La cosa es que, obviamente, no nos limitamos a consumir lo mismo, sino que tarde o temprano acabamos por querer lo mismo: la videocasetera, el coche y las vacaciones en la playa. La pregunta con que inicio la entrega de hoy se reduce, en estos términos, a si finalmente no acabaremos por ser lo mismo. Si yo le enseño una foto del interior de un departamento de clase media en cualquiera de las ciudades que mencioné en el párrafo anterior, difícilmente podrá usted discernir cuál es cuál.
El hecho no es, pese a todo y afortunadamente, unidireccional. A veces las aguas parecen remontar el cauce y se producen fenómenos de penetración cultural a la inversa o insospechados. Desde los meramente anecdóticos, pero no por eso menos elocuentes, como la enorme difusión de la comida italiana, del espagueti o las pizzas, hasta los más amplios, complejos y profundos, como la “mexicanización” del sudoeste de Estados Unidos. Pero este reflujo cultural no anula ni contrapesa la tendencia hacia la uniformación, sino constituye uno más de sus meandros, de sus componentes.
No es fácil predecir los alcances de este fenómeno. ¿Se van a limitar, como suponen algunos, a los aspectos más exteriores, superficiales y efímeros del quehacer humano o, en cambio, penetrarán la estructura profunda del edificio cultural y la modificarán? El elemento principal de esa estructura, ya lo he dicho aquí mismo, es la lengua, y hasta ahora parece que, pese a todo, los grandes grupos lingüísticos, aquellos que cuentan con reconocimiento y apoyo oficial, no se han visto grandemente afectados (aunque hay indicios que podrían hacer pensar otra cosa, pero este ya sería otro debate).

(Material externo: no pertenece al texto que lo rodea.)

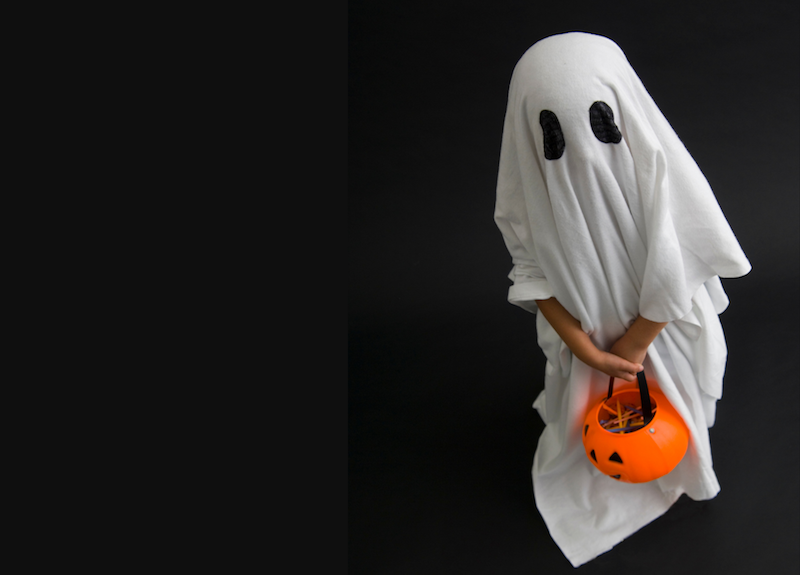Should, or rather can, you go trick-or-treating this year?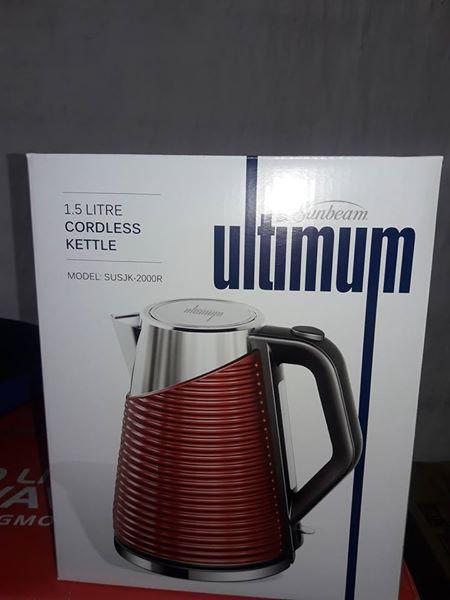 Sunbeam Ultimatum Kettle and Toaster Set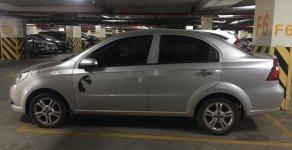 Bán ô tô Chevrolet Aveo sản xuất 2017, nhập khẩu nguyên chiếc  giá 300 triệu tại Tp.HCM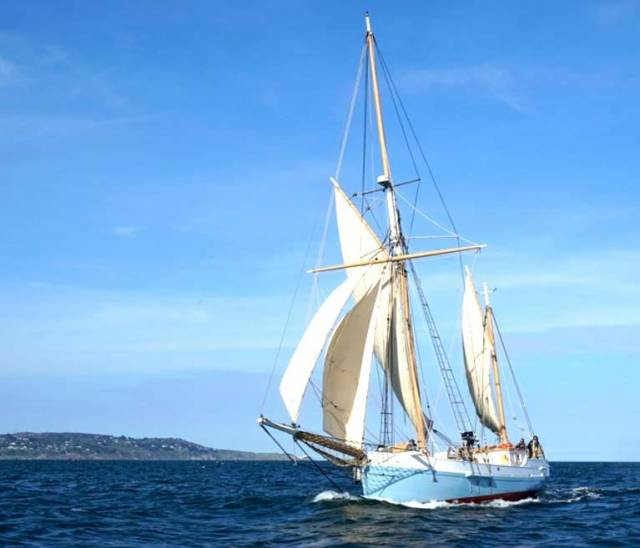 Baltimore Wooden Boat Festival Welcomes Restored Ilen Home to Her Birthplace After Historic Dublin Visit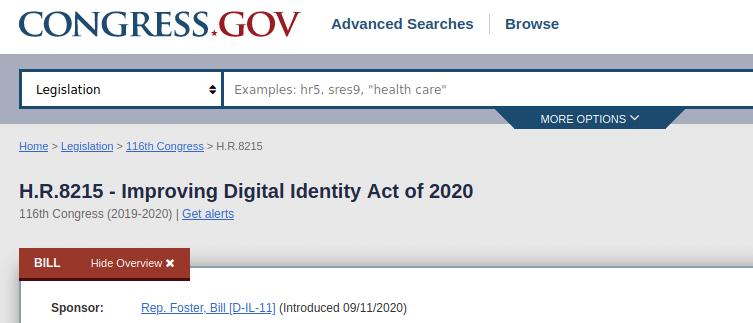 Improving Digital Identity Act of 2020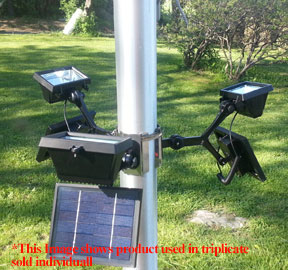 Commercial Solar Flagpole Light triplicate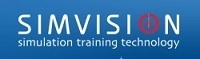 Simvision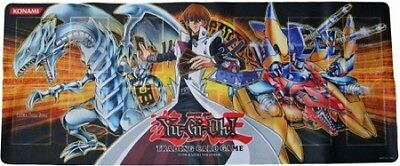 Playmat Pyramid Gold Series 4 Kaiba/Blue-Eyes White Dragon/XYZ Dragon Yu-Gi-Oh!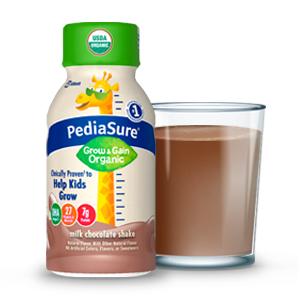 Organic Pediasure 24ct as low as $26.34 after %30 coupon + %15 Amazon SS
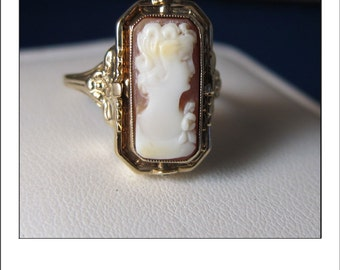 Rare 10k Antique Art Deco Esemco Flip Ring Carved Cameo and Onyx with Diamond - 2 rings in one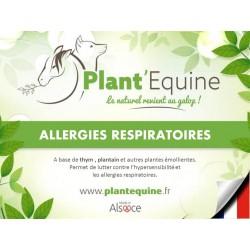 """""""Plant'Equine"""" Allergies respiratoires"""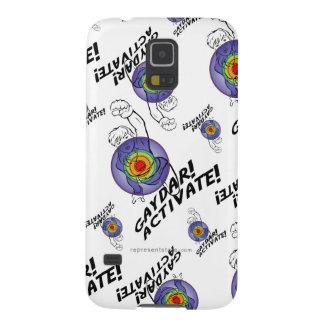 ¡Gaydar! ¡Active! Lesbiana del arco iris Funda Galaxy S5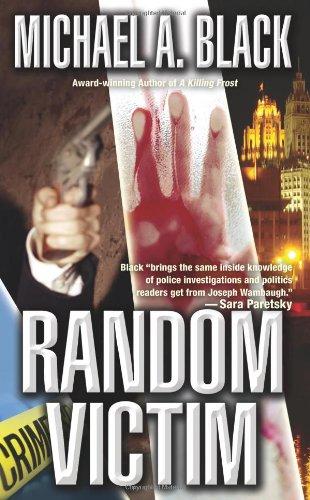 book cover of Random Victim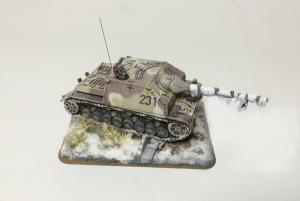 JagdpanzerIV-70A_1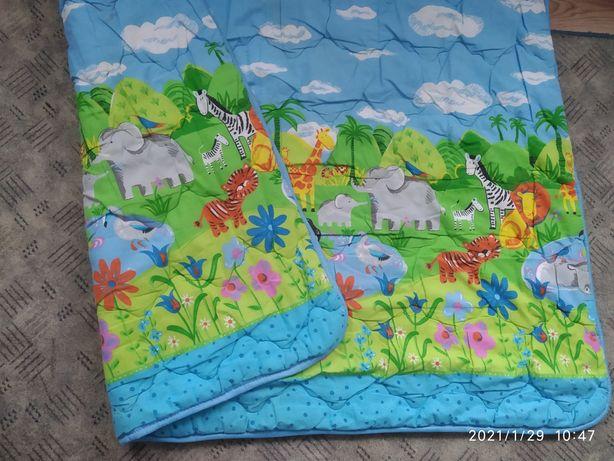 Яркое детское одеяло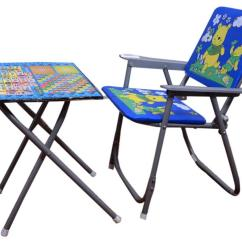 Steel Chair Mrp Office John Lewis Buy Banga Kids Study Table Online At Low Prices In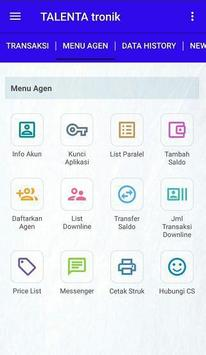 Talenta Tronik screenshot 5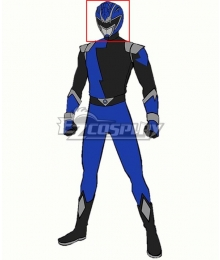 Power Rangers HyperForce HyperForce Blue Helmet Cosplay Accessory Prop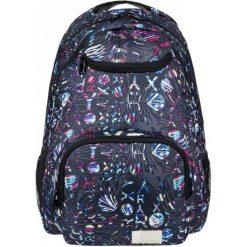 Roxy Plecak Damski Shadow Swell J Bkpk kpg6, Brązowy. Brązowe torby na laptopa damskie Roxy, w paski, sportowe. Za 235.00 zł.
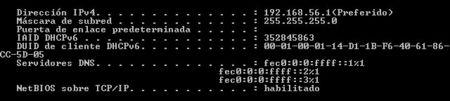 Configuración local de la red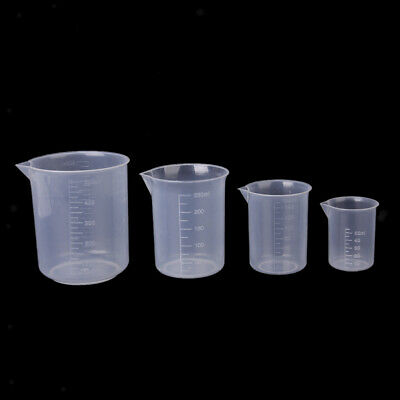 50,100,150,250,500ml Small plastic graduated measuring beaker/cup/container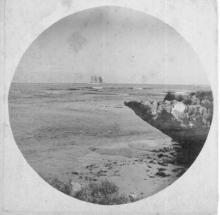 Barque at sea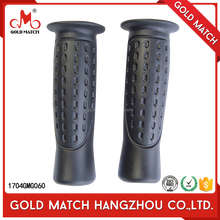Chinese products wholesale motorcycle handle grips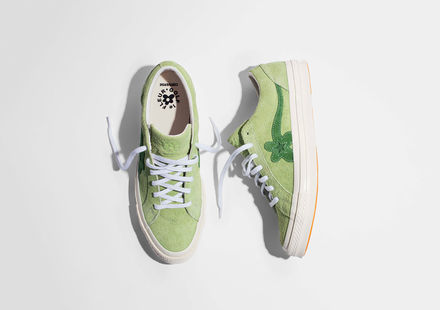 Köp nu Barn Nike Air Force 1 Le Svart Liquid Lime grå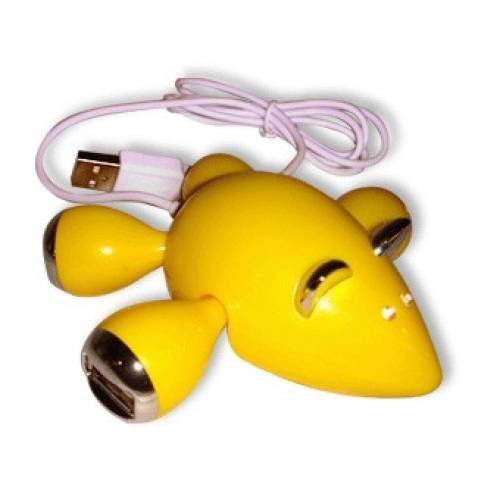 http://www.imediatobrindes.com.br/content/interfaces/cms/userfiles/produtos/hub-usb-rato-personalizado-imediato-brindes-391.jpg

En todo caso, hay quienes sostienen, a la manera de José Vasconcelos, que la uniformidad cultural, el “supermestizaje” que se cierne sobre la civilización humana, no sólo no es preocupante sino incluso deseable. En general, sin embargo, dichas posiciones olvidan que tal uniformidad no se produce por fusión de culturas sino debido a la asfixia y supresión de unas por otras. Cuando una nación fenece, con ella se acaban todos los valores que la caracterizaron.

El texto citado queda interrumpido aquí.